Tâches de l'exercice:
1. Dans l'entretien sur l'agro-écologie, quelle part des plantes transgéniques présentes sur le marché sont des variétés résistantes aux herbicides ?
2. Poursuivez l'entretien sur l'agro-écologie à partir de sa dernière phrase.

Extrait du document:
CAK - L’agriculture de précision est très importante pour une agriculture à grande échelle, où l’agriculteur ne peut pas tout contrôler lui-même. A mes yeux, les monocultures écologiques auront un grand rôle dans le futur. Il serait utopique de croire qu’elles vont disparaitre, elles sont beaucoup trop importantes. Cependant, on peut améliorer ces cultures, et c’est là qu’intervient l’agriculture de précision.
HM - Et les plantes transgéniques ?
CAK - La technique de la transgénèse a une infinité d’applications. Mais sur le marché il y a majoritairement deux types de plantes transgéniques : 75% sont des variétés résistantes aux herbicides. Si vous n’utilisez pas d’herbicides, vous n’en avez pas besoin. Les 25% restant sont des variétés qui produisent leurs propres insecticides. Hors nous savons qu’il se développe rapidement des populations d’insectes résistantes ou tolérantes à ces herbicides : le cycle de vie de ces variétés est très court. Je ne vois donc pas l’utilité des plantes génétiquement modifiées dans le cadre de l’agro-écologie.
HM - Quel sera le rôle des agronomes dans le cadre d’une agriculture agro-écologique ?
CAK - L’histoire de notre profession a beaucoup évolué. Pendant longtemps notre rôle a été de mobiliser les connaissances biologiques pour améliorer la production agricole. Au 20ème siècle, les sciences de base de l’agriculture sont devenues la chimie, la mécanique, et plus tardivement la génétique.
A tel point que ce que nous faisons aujourd’hui c’est de l’anti-agronomie. Nous savons que pour qu’une économie agricole soit solide elle ne doit pas dépendre d’une unique production et pourtant nous travaillons à viabiliser les monocultures. Nous savons que répéter la même culture année après année favorise le développement des maladies et des prédateurs des cultures, et cependant nous faisons tous les efforts possibles pour lutter contre les conséquences de ces pratiques sans s’attaquer aux causes.

Données enregistrées:
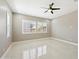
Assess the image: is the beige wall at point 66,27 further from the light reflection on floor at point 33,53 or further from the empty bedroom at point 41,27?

Résultats:
1. 75 %.

2.
Nous essayons de contraindre les espaces agricoles à fonctionner d’une manière complètement contradictoire à toutes les lois de la nature. Par conséquent nous artificialisons de plus en plus les terres agricoles, ce qui conduit à l’épuisement des ressources naturelles, la réduction de l’espace agricole et la perte du prestige des agronomes dans le contexte de la société. Les agronomes étaient des professionnels qui se situaient entre la misère et le bien-être de l’humanité. Aujourd’hui, ils mettent en place la contamination généralisée de la planète et la perte des ressources naturelles.
Il faut que nous retournions à l’agronomie, mais pas de la même façon que par le passé. C’est bien plus compliqué, car il ne faut pas seulement arrêter de détruire nos ressources, il faut reconstruire notre environnement tout en maintenant des volumes de production importants.
HM - avez-vous un message à faire passer aux étudiants agronomes français ?
CAK - Il faut que je les stimule c’est ça… La France est un pays particulier. Spécialement en agriculture, la France est une référence pour toute l’Europe. Ce que feront les agronomes français a de fortes chances d’être reproduit. Cela c’est déjà vu dans le passé : mécanisation et simplification du travail, usage d’engrais et de pesticides... La France n’est pas une entité abstraite qui influence le monde, c’est bien la somme des contributions de chacun dans son aire d’influence qui fera changer les choses. En somme, ce qui est important, c’est que chacun fasse son travail… de fourmi..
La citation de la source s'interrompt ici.